- [Document extract]
□ □ □ □ □ □ □
Between 12 March 2020 and 23 April 2020, 3477 symptomatic employees were tested for COVID-19 at 2 employee testing centers; 185 (5.3%) employees tested positive for COVID-19. The prevalence of SARS-CoV-2 was similar when comparing frontline HCWs (5.2%) with nonfrontline staff (5.5%). Among 174 positive employees reached for follow-up at least 14 days after diagnosis, 6 reported COVID-related hospitalization; all recovered.

Conclusions

During the study period, we observed that the prevalence of positive SARS-CoV-2 tests among symptomatic HCWs was comparable to that of symptomatic nonfrontline staff. Reliable and rapid access to testing for employees is essential to preserve the health, safety, and availability of the healthcare workforce during this pandemic and to facilitate the rapid return of SARS-CoV-2–negative employees to work.

In this retrospective review of 3477 symptomatic employees tested at high-throughput testing centers, 185 (5.3%) tested positive for severe acute respiratory syndrome coronavirus 2 (SARS-CoV-2). Of those, 6 reported coronavirus disease 2019–related hospitalization. The prevalence of SARS-CoV-2 among symptomatic healthcare workers was comparable to that of symptomatic nonfrontline staff.

(See the Editorial Commentary by Bryant and Isaacs on pages 2708–9.)

Severe acute respiratory syndrome coronavirus 2 (SARS-CoV-2), the virus that causes coronavirus disease 2019 (COVID-19), was declared a pandemic by the World Health Organization on 11 March 2020. It continues to disrupt life for millions around the globe [1]. The first case of COVID-19 in the United States was diagnosed in Washington State on 20 January in a traveler returning from Wuhan, China [2]. Subsequently, the greater Seattle area became the first recognized epicenter of the COVID-19 outbreak in the United States with more than 22 000 confirmed cases and 1100 deaths statewide as of 4 June [3].

During the 2003 severe acute respiratory syndrome (SARS) outbreak, healthcare workers (HCWs) were disproportionately affected, accounting for 21% of all cases due to documented nosocomial transmission [4–6]. SARS-CoV-2 has also caused significant morbidity and mortality among HCWs globally, particularly in China and Italy early in the outbreak [7–10]. As of 9 April, 9282 HCWs in the United States were confirmed to have COVID-19, as reported to the Centers for Disease Control (CDC) [11]. In the setting of widespread community transmission, HCWs are at risk for community acquisition as well as potential healthcare-acquired infection, making it difficult to discern their route of exposure. Multiple factors have been reported to contribute to the risk of infections in HCWs, including lack of awareness during the early weeks of the outbreak, inadequate personal protective equipment (PPE) supply and training, insufficient rapid diagnostic testing for COVID-19, long work hours in high-risk environments, and ongoing community spread and household exposures [12–14].
□ □ □ □ □ □ □
- [Provided information]
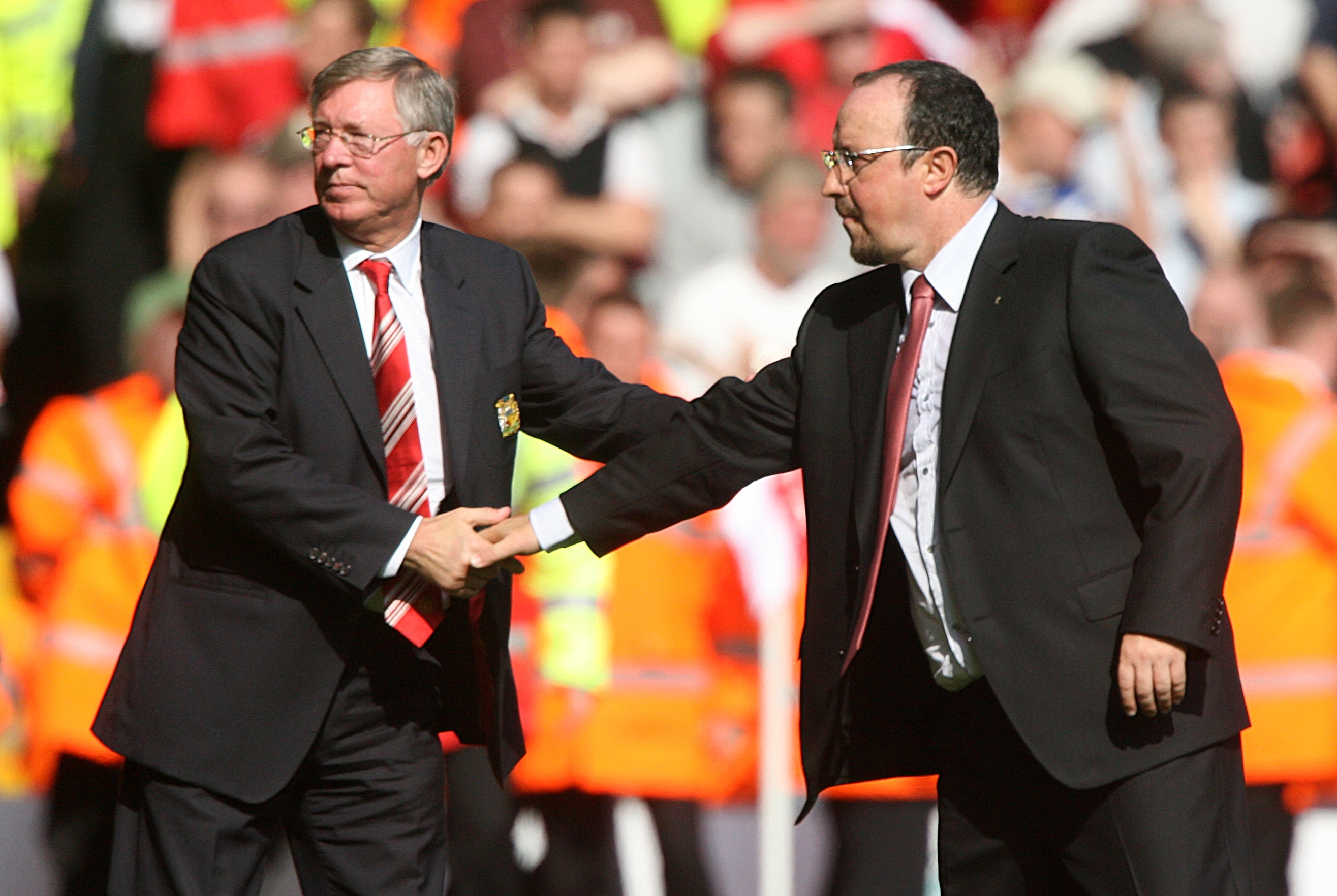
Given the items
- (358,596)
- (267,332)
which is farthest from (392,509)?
(267,332)

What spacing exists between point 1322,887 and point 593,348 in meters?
3.15

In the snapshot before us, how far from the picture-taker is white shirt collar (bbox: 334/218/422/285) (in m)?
3.80

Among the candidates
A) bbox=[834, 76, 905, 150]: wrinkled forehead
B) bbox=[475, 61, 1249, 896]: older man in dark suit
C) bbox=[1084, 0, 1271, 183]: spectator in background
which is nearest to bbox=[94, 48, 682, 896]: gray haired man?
bbox=[475, 61, 1249, 896]: older man in dark suit

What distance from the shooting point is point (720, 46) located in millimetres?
7660

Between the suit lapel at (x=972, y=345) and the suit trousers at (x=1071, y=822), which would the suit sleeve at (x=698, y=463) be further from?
the suit trousers at (x=1071, y=822)

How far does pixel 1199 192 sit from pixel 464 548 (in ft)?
15.8

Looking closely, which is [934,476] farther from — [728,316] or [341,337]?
[728,316]

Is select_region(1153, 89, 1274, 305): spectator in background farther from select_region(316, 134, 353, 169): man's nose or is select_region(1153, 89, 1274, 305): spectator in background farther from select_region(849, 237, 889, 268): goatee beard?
select_region(316, 134, 353, 169): man's nose

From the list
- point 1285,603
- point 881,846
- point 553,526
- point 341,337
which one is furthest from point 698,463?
point 1285,603

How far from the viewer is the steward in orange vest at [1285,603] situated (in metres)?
5.66

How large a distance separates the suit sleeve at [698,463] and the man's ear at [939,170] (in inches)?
20.2

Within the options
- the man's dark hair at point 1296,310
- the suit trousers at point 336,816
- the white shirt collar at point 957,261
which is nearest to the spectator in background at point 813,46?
the man's dark hair at point 1296,310

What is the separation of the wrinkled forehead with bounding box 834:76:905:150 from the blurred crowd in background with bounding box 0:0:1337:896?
7.77 feet

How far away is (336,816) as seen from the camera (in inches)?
149
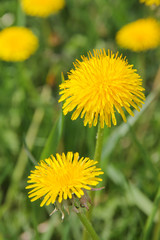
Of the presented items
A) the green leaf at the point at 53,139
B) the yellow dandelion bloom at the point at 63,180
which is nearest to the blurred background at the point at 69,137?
the green leaf at the point at 53,139

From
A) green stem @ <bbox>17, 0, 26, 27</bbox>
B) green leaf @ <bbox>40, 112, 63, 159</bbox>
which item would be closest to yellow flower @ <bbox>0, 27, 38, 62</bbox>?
Result: green stem @ <bbox>17, 0, 26, 27</bbox>

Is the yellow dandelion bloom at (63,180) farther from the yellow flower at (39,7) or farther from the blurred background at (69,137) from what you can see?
the yellow flower at (39,7)

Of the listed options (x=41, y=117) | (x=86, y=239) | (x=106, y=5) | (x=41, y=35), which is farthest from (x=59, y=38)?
(x=86, y=239)

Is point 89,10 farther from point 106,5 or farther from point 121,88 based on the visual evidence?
point 121,88

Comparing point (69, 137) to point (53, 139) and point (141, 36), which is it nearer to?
point (53, 139)

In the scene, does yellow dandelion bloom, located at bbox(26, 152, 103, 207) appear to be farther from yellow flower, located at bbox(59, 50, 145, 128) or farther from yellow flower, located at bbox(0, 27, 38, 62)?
yellow flower, located at bbox(0, 27, 38, 62)
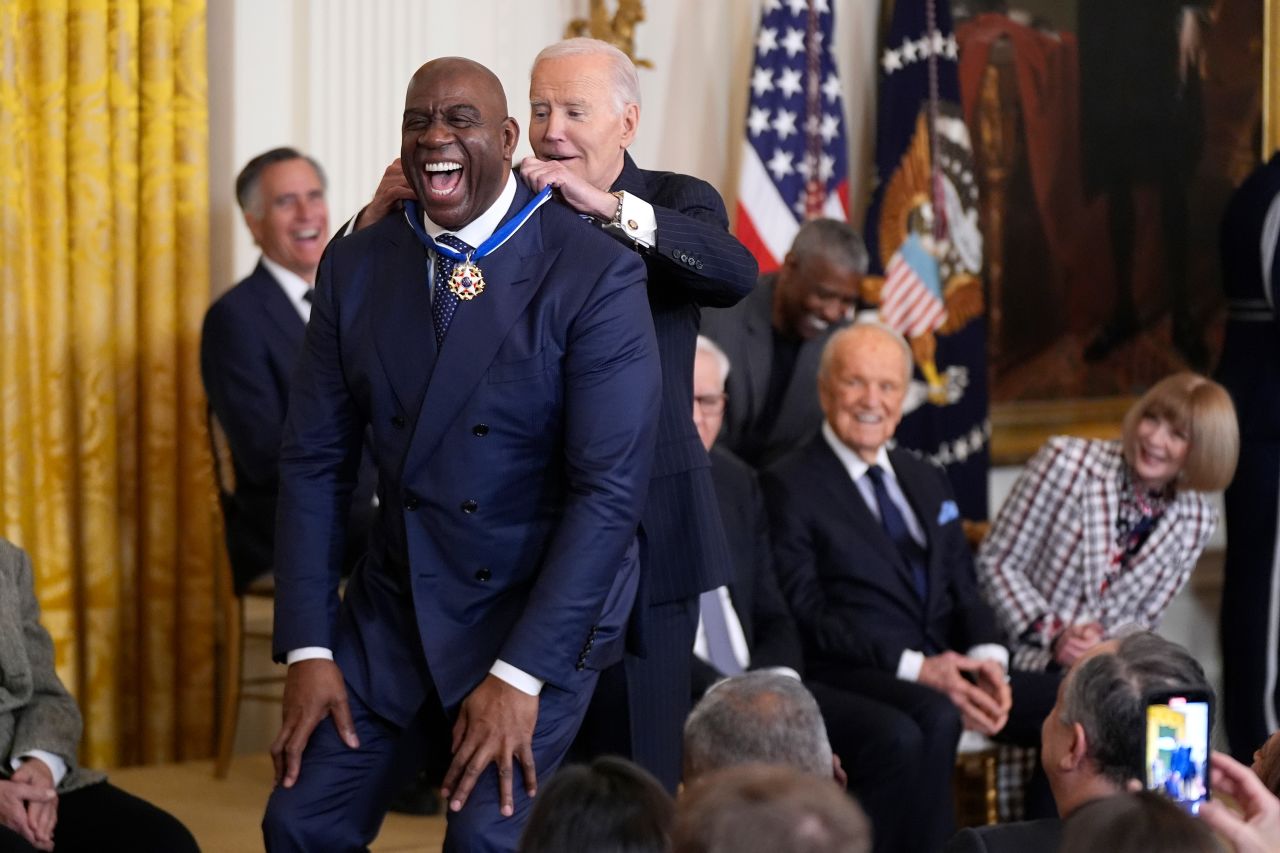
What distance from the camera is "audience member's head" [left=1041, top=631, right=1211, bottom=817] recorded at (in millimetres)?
2830

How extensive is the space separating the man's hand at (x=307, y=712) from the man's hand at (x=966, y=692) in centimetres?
248

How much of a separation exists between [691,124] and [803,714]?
4277mm

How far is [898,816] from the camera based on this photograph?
15.5ft

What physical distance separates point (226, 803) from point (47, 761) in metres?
1.96

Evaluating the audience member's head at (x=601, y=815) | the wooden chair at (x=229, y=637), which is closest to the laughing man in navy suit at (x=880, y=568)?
the wooden chair at (x=229, y=637)

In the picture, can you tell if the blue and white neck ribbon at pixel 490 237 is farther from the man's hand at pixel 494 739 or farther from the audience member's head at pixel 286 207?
the audience member's head at pixel 286 207

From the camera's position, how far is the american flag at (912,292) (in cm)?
717

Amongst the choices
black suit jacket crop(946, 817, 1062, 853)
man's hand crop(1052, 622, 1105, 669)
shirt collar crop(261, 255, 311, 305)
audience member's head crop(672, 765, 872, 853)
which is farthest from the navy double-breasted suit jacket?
man's hand crop(1052, 622, 1105, 669)

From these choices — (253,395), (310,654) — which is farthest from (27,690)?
(253,395)

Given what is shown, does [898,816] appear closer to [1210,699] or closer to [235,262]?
[1210,699]

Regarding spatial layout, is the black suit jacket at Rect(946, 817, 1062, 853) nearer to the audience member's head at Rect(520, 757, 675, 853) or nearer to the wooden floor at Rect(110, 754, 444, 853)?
the audience member's head at Rect(520, 757, 675, 853)

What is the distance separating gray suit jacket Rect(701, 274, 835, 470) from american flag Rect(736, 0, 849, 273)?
1.19 metres

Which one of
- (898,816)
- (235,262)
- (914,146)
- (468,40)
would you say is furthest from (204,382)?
(914,146)

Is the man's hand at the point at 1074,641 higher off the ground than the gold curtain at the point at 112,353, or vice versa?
the gold curtain at the point at 112,353
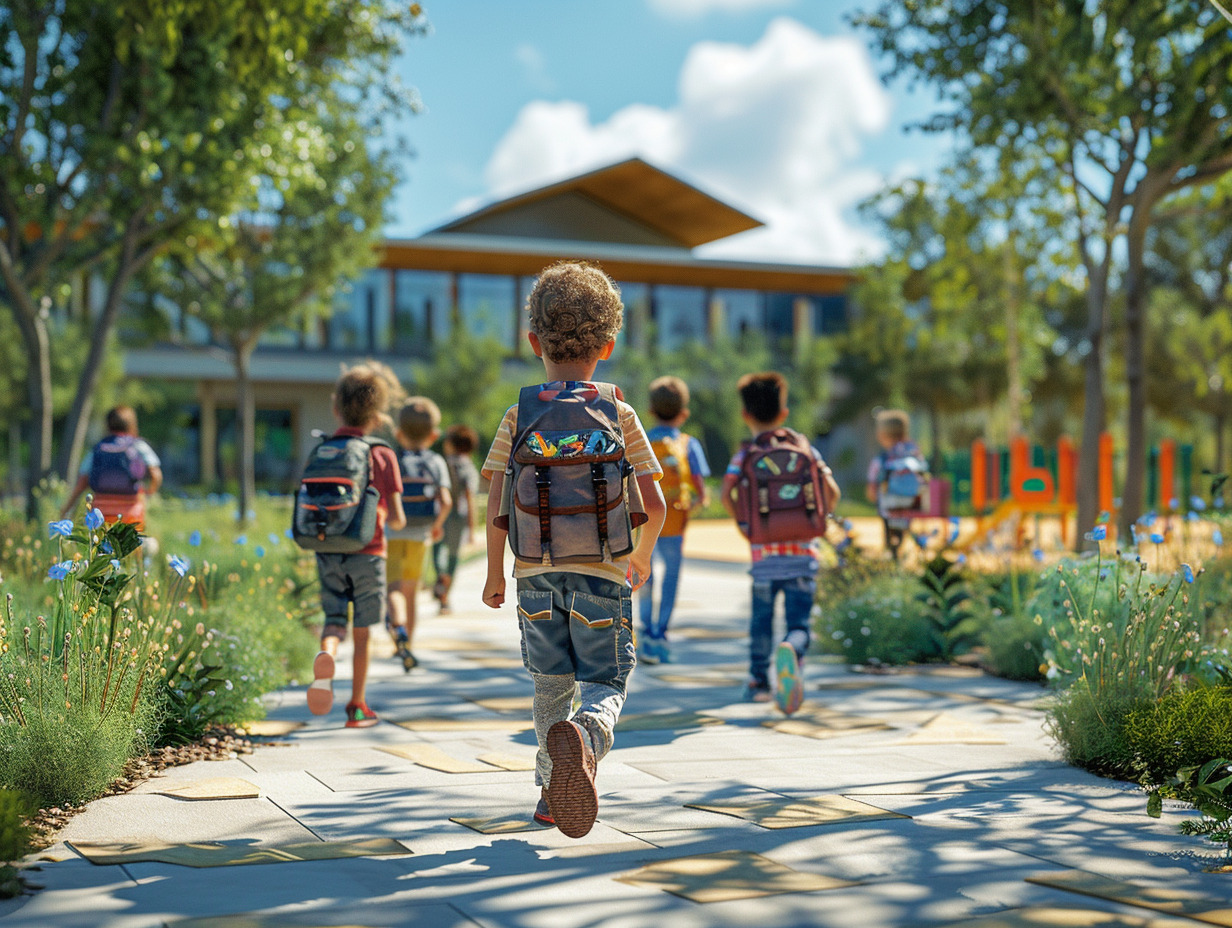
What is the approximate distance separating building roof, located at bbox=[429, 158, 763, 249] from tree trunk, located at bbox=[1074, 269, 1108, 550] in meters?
27.0

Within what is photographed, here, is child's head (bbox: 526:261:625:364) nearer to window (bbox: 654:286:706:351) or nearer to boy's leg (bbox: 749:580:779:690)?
boy's leg (bbox: 749:580:779:690)

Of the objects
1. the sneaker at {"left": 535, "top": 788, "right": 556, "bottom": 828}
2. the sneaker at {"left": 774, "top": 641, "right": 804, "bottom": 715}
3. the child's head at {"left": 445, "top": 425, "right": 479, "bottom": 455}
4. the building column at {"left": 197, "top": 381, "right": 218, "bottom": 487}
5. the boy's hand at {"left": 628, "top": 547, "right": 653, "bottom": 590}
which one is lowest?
the sneaker at {"left": 535, "top": 788, "right": 556, "bottom": 828}

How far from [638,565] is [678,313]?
39.1 meters

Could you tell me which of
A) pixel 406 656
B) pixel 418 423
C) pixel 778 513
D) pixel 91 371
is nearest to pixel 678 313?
pixel 91 371

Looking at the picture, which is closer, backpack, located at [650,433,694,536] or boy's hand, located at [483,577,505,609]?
boy's hand, located at [483,577,505,609]

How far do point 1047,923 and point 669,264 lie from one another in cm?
3816

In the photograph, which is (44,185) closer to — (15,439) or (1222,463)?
(15,439)

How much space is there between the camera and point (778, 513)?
264 inches

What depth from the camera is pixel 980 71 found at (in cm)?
1166

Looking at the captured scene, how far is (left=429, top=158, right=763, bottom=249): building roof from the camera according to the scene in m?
39.0

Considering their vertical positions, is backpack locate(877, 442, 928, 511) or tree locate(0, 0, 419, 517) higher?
tree locate(0, 0, 419, 517)

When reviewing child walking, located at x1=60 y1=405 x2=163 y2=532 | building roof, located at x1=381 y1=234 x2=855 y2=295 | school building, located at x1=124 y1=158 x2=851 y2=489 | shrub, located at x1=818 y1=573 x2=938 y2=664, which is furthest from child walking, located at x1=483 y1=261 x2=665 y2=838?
school building, located at x1=124 y1=158 x2=851 y2=489

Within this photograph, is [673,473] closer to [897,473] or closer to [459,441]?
[897,473]

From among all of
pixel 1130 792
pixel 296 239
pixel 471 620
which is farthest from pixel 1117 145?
pixel 296 239
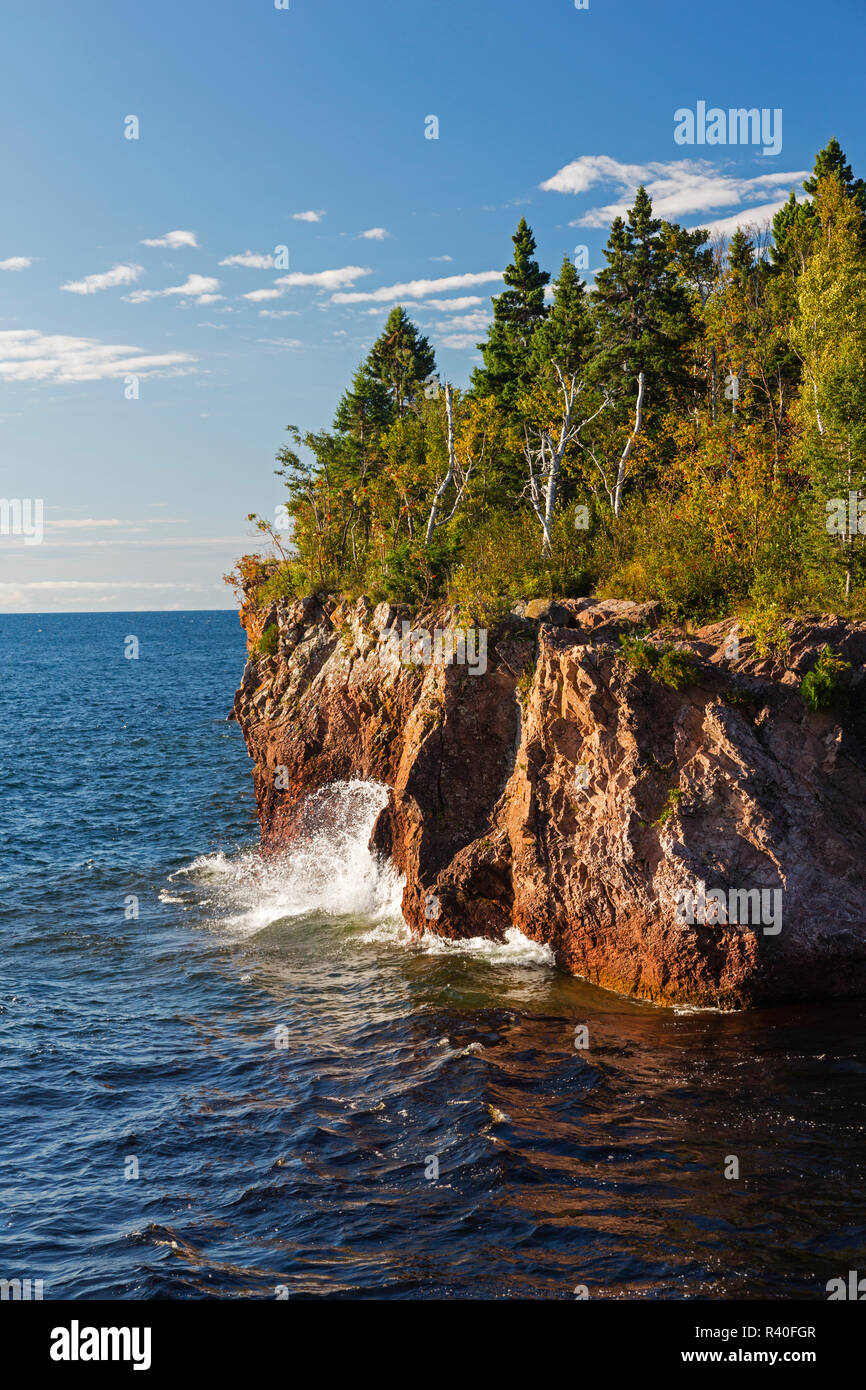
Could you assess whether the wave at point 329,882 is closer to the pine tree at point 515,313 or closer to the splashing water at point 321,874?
the splashing water at point 321,874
□ □ □ □ □ □ □
- [What the task requires]
According to the study excerpt, what share of all cases did healthcare workers account for during the 2003 SARS outbreak?

- [Task response]
21%